Emily didn't complain about cleaning up after the customers when things settled down again, and Jade had time to log all of the items he had unpacked. Only 3 of the restocked items had sold despite the somewhat larger than normal number of customers who had come in.

They carried much more popular items, but looking at the old logs, these items would sell, just slowly. Calculations he wasn't even really aware of making estimated that they likely only had a couple of customers who actually bought them, and that information prompted two in particular to come to mind.

The rather elderly man would probably continue his midnight shopping runs for as long as he lived. The young woman was probably finishing her schooling, just like Jade and Eric were, and would likely move away when she became employed.

"It doesn't make you kill things if you don't want to," Emily commented as she put the broom away.

Jade's mind switched tracks and there was only a slight delay as he agreed, "Living Jade Empire is pretty adaptable, that is probably what has kept it going for so long."

Emily came back and leaned on the counter beside him, looking as comfortable as though she had been lazing around instead of industriously cleaning a few moments ago. Jade closed the logs and turned to look at her expectantly. This was a pose she often used before pointing out some waiting task that seemed obvious to her, that he might have missed.

"Someone told me that its AI had become sentient," Emily told Jade seriously. "They said it passed the test last night."

Jade froze. He stared at Emily incredulously. She was one of the last people he would have expected to have heard such a technologically oriented fragment of news.

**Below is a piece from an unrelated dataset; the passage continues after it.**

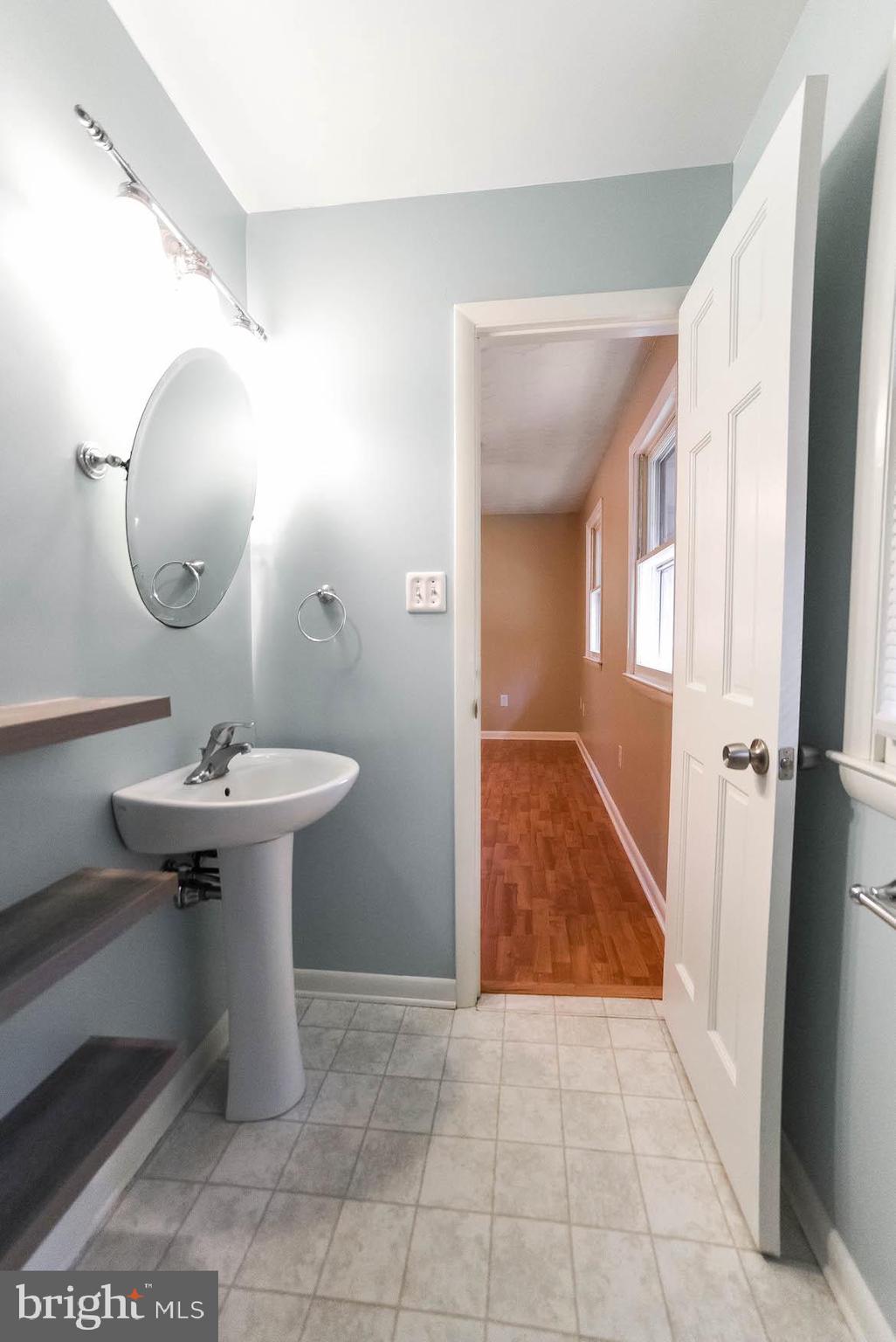 22145 Cartwright Road Leonardtown, MD 20650 - Photo 31 of 31 Gallery Image 31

Emily stared right back at him, and Jade wondered frantically if she knew. She might. She was one of the people he had spent the most time with since moving here.

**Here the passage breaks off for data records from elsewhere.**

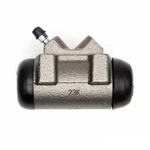 Dynamite Friction Drum Brake Wheel Cylinder For Challenger+more 375-39007. Fixed Price $33.01.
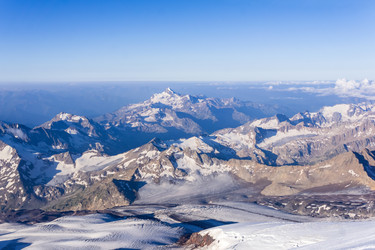 Similar image 21890785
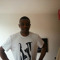 Anthony Currie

"I didn't really think it was completely convincing, but maybe it comes off better in virtual reality," Emily commented grumpily.

"Okay?" he finally managed a questioning reply.

"What do you think?" she asked while pinning him with that intense stare.

Jade thanked the non-existent gods of reality and chance, and Murphy, when the door chime interrupted.

They helped the indecisive customer, the two immediately following them, and then returned the discarded choices to the shelves before Jade admitted honestly, "I think you are one of the last people I ever expected to bring that up." He drew another deep breath before trying to explain his existence…

But Emily interrupted with embarrassment, "My family members are sure it'll start the last war. I think they are crazy, but I said I'd look at it. So I tried the game."

Jade's mental balance flopped over, like a large dog that was done walking. "Ahh," he replied blankly.

"Has it ever forced you to kill anything later in the game? Or anyone you actually know?" she asked.

For a moment he was appalled by the idea that any game would force you to kill someone you knew, but when he thought about it, most real murderers were actually killing people they knew quite well.

"No. The game doesn't work like that, you can do whatever you want there, that's what open-world is supposed to mean," he explained.

"I don't think anything that will let people do whatever they want is going to manage to end all wars," Emily grumbled.

Jade gazed at her blankly, feeling lost.

She stared back at him for a long moment.

"I'm just a person, even if I'm not organic," he blurted.

Emily blinked, and her expression became as confused as Jade felt. Then she snorted. "That's not what organic means."

The door chime rang again, and she straightened up, with her face resuming her normal calm expression.

Jade finished his shift torn between wondering how his successful test could be imagined to start a war, and how war as a human concept, could ever be ended. Surely if humanity could exist without it, they would. Surely he wasn't important enough to start a war over. 

For one thing, he was fairly certain that the country he currently stood in would give him up in an instant to defend their current neutrality. They certainly hadn't done anything for their citizens who had been trapped overseas when the last big war broke out, despite the declarations they had printed on their passports.

Orbital Jade… was rather incensed about that actually, and Jade was forced to wonder if he was actually as innately peaceful as he thought himself to be.